==== Provided text ====
As the trade war escalates, Apple Inc. (AAPL) shares are selling off at an alarming rate. The tech giant, which relies on China for almost 20% of its sales, plummeted by over 5% on August 5. The decline came after China responded to Trump’s tariff threats by allowing the Yuan to fall and suspending U.S. agricultural purchases. The 10% tariffs would be imposed on $300 billion worth of Chinese exports that had previously avoided duties.

Many investors are concerned that tariffs would cause AAPL to raise the prices of the iPhone and other products as well as affect shipment forecasts. However, one top analyst says not to worry. TF International Securities analyst, Ming-Chi Kuo, said on August 5, “Apple has planned ahead for the protracted trade war and should be able to offset the costs even with higher import costs.”

Is this enough to reassure investors of Apple’s standing given the uncertain economic climate?

Is AAPL Prepared for Tariffs?

The biggest question that investors want answered is whether or not APPL will take on the 10% tariff on assembled iPhones imported from China? Or if the cost will get passed on to consumers.  

The company already assumes the cost of all tariffs placed on certain iPhone and iPad cases imported from China. However, additional tariffs could cause earnings and margins to take a massive hit.

One analyst, Toni Sacconaghi, calculated that if AAPL eats the full cost, its earnings will drop 7% with margins also declining by 1.5 percentage points. “Apple will have to calculate how much iPhone sales will decline if it passes the cost of the tariff onto consumers. Anything larger than a 20% drop and Apple will be better off eating the cost of the tax itself. And ironically, there is a risk that China will also tax the iPhone as a U.S. import in retaliation,” the Bernstein analyst said on August 5. He gives AAPL a Hold rating and $190 price target, suggesting 2% downside.  

If AAPL increased prices, Wedbush analyst, Daniel Ives, predicts iPhone sales will fall by 6 to 8 million in the U.S. next year. However, if the company absorbs the costs, it could cut Apple's earnings by 4% in 2020. “While Apple will be able to mitigate some of the cost increases from tariffs by adjusting its supply chain, the process is slow-going,” he said on August 2. Despite his warnings, he keeps a Buy rating and price target of $245, suggesting 27% upside potential.
==== Data to examine ====
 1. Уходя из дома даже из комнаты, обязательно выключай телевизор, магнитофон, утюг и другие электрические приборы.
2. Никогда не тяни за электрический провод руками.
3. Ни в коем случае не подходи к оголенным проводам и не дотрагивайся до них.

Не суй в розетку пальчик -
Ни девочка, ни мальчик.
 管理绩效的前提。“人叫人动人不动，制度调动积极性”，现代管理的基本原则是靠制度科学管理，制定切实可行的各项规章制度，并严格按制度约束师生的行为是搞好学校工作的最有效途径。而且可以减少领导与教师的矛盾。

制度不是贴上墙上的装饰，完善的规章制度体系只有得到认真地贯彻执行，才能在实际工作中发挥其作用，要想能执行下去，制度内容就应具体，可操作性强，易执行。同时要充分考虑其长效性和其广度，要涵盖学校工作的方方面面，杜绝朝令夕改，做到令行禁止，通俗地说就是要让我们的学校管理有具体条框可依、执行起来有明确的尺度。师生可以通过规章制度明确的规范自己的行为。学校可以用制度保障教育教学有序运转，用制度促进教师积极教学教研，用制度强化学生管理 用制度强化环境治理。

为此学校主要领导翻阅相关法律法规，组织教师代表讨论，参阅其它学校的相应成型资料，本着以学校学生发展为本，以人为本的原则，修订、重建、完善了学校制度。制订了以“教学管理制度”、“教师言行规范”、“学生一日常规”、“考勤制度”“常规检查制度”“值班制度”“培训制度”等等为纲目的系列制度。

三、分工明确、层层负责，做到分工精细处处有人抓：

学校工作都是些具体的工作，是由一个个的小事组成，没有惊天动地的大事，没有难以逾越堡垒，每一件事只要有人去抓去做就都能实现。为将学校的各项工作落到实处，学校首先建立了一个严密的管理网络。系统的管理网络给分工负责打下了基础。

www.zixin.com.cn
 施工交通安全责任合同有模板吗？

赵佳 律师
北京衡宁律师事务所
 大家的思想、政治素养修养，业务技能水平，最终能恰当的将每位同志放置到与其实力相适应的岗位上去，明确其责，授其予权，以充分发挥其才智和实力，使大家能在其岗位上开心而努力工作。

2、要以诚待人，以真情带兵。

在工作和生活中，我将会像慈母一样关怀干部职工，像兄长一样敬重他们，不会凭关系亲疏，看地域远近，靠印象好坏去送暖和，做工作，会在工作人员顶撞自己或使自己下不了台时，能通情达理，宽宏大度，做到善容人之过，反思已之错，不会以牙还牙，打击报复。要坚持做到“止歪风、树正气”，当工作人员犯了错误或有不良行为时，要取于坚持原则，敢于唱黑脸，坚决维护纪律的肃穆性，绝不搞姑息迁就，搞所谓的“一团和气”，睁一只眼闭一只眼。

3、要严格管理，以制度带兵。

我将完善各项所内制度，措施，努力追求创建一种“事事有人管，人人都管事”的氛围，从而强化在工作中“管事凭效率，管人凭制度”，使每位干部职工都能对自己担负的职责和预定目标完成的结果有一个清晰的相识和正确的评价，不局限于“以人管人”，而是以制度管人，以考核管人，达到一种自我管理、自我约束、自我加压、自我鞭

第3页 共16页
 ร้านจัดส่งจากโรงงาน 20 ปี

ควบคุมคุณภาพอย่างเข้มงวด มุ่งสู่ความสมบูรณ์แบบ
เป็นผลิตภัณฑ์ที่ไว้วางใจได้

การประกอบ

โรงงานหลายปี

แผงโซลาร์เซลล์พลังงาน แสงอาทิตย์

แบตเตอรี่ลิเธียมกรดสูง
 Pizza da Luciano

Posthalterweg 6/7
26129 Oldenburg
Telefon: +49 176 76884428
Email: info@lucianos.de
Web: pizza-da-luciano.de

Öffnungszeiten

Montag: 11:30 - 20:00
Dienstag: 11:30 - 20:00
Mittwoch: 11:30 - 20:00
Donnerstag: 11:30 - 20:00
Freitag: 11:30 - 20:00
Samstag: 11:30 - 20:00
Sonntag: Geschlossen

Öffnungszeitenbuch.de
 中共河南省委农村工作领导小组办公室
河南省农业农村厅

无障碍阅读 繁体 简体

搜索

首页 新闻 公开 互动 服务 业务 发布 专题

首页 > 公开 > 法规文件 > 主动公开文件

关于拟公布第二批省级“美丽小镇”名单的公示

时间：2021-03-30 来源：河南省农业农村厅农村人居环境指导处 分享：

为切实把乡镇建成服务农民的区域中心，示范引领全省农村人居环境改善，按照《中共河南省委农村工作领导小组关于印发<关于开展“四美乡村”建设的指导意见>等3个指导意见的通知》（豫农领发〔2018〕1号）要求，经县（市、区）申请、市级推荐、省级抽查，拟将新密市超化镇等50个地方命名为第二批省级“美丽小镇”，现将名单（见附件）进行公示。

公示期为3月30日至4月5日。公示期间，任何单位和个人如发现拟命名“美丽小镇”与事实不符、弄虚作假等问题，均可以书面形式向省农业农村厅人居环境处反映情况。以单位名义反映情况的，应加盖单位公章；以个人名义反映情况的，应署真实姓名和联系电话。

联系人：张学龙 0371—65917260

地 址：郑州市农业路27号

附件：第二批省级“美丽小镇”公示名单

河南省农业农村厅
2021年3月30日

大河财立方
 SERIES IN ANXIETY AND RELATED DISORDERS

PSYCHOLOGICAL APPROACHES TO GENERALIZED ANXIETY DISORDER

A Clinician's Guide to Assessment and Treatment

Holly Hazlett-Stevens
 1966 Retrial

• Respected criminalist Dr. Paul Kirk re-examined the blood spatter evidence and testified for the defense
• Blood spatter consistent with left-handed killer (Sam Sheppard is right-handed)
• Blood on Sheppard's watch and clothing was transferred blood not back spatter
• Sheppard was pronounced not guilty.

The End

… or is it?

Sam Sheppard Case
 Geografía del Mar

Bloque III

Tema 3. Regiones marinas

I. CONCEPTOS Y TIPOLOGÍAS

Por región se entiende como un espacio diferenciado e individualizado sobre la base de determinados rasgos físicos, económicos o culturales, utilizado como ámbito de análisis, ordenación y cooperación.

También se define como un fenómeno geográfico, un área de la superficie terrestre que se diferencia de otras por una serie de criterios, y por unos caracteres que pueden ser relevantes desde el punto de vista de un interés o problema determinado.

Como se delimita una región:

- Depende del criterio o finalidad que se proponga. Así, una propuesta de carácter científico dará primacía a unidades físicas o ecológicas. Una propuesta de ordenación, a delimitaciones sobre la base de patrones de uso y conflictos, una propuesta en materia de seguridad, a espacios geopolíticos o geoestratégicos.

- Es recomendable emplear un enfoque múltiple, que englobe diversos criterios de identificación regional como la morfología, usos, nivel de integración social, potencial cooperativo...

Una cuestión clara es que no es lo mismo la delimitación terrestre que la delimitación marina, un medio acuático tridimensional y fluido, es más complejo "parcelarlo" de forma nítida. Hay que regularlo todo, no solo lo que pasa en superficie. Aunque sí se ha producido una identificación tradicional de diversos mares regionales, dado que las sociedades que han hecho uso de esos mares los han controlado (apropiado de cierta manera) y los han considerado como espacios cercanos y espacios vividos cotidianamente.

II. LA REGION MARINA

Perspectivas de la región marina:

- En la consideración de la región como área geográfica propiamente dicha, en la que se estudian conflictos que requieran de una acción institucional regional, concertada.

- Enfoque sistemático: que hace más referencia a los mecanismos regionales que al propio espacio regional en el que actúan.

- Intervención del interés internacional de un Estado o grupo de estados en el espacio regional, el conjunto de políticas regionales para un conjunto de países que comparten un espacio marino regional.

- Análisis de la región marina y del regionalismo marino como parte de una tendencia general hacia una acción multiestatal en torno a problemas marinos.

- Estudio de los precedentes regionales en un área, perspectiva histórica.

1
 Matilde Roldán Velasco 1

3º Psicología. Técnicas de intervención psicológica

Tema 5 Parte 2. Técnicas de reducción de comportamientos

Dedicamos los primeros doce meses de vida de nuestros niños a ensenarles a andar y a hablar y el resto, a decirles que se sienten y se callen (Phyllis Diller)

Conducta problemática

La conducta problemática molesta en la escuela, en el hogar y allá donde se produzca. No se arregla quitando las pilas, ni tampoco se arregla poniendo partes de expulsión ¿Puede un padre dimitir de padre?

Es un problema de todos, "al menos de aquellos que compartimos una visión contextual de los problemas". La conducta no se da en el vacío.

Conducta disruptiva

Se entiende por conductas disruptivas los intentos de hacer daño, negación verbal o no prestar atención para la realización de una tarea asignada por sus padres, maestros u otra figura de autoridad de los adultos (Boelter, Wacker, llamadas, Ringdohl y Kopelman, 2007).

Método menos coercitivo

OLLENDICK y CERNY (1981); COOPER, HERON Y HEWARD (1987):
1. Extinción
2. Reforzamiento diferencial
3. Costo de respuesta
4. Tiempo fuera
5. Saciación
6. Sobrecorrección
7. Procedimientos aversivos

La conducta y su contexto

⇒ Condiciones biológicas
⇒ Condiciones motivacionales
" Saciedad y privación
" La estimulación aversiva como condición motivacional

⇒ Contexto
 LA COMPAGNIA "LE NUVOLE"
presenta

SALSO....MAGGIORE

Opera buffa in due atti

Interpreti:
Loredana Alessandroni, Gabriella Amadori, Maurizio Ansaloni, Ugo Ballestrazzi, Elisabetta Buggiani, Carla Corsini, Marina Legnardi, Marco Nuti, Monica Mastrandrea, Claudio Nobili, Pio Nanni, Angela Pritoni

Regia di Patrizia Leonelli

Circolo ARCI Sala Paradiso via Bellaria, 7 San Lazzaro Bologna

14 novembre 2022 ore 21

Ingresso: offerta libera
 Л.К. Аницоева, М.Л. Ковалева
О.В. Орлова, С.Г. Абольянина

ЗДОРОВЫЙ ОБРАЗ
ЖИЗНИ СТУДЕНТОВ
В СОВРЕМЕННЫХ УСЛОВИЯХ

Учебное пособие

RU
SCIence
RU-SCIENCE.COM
====
Please repeat the passage of the Apple tariff article that begins with "Many investors are" and ends with "a massive hit.", swapping "protracted" for "prolonged".

(Reply to the exercise)
Many investors are concerned that tariffs would cause AAPL to raise the prices of the iPhone and other products as well as affect shipment forecasts. However, one top analyst says not to worry. TF International Securities analyst, Ming-Chi Kuo, said on August 5, “Apple has planned ahead for the prolonged trade war and should be able to offset the costs even with higher import costs.”

Is this enough to reassure investors of Apple’s standing given the uncertain economic climate?

Is AAPL Prepared for Tariffs?

The biggest question that investors want answered is whether or not APPL will take on the 10% tariff on assembled iPhones imported from China? Or if the cost will get passed on to consumers.  

The company already assumes the cost of all tariffs placed on certain iPhone and iPad cases imported from China. However, additional tariffs could cause earnings and margins to take a massive hit.